* What is required *
Copy out verbatim the lines of the material below, starting at the line that contains "What distance from the shooting" and ending at the line that contains "1866 inches", with both of those lines included.

* Records for this task *
# # # # # # #

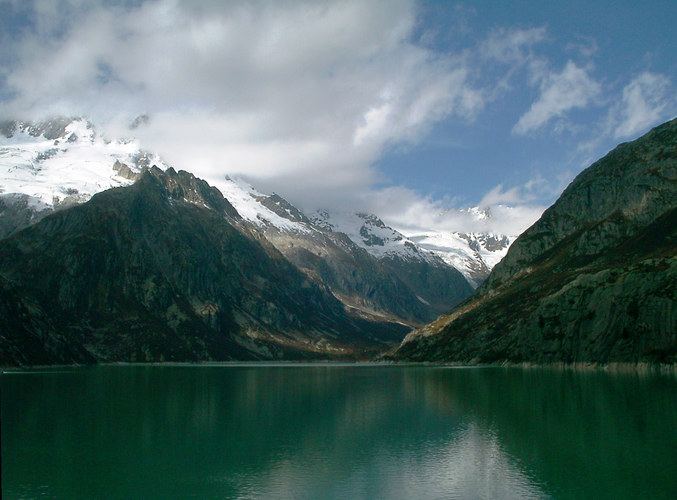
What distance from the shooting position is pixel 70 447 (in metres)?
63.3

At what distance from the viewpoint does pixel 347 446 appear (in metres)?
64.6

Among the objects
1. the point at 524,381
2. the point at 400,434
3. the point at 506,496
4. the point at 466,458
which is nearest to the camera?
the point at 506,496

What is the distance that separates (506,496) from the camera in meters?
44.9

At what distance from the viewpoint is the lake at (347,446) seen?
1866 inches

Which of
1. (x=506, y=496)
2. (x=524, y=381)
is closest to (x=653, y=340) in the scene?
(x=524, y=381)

# # # # # # #

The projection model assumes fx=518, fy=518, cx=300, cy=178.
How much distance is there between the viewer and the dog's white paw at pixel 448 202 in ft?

# # # # # # #

* Expected output *
What distance from the shooting position is pixel 70 447 (in metres)?
63.3

At what distance from the viewpoint does pixel 347 446 appear (in metres)?
64.6

Among the objects
1. the point at 524,381
2. the point at 400,434
3. the point at 506,496
4. the point at 466,458
which is nearest to the camera?
the point at 506,496

What is the distance that separates (506,496) from the camera in meters?
44.9

At what distance from the viewpoint is the lake at (347,446) seen?
1866 inches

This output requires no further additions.